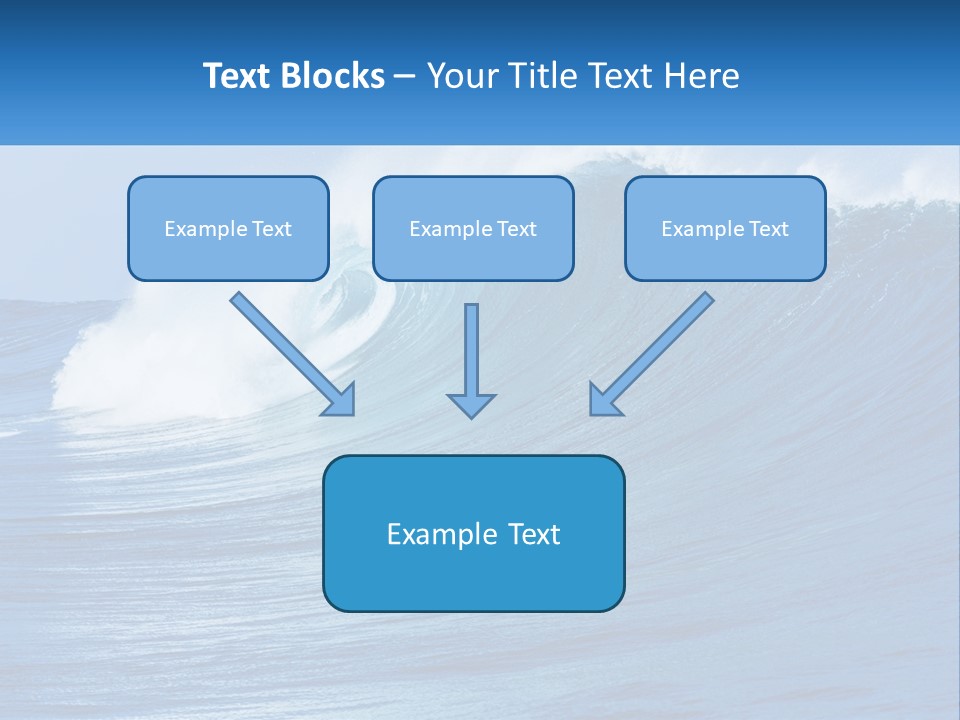 Text Blocks – Your Title Text Here

Example Text

Example Text

Example Text

Example Text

• **Problem details**:
No pictures belong in the copy; output every record exactly.

• **Completed task**:
 Text Blocks – Your Title Text Here

Example Text

Example Text

Example Text

Example Text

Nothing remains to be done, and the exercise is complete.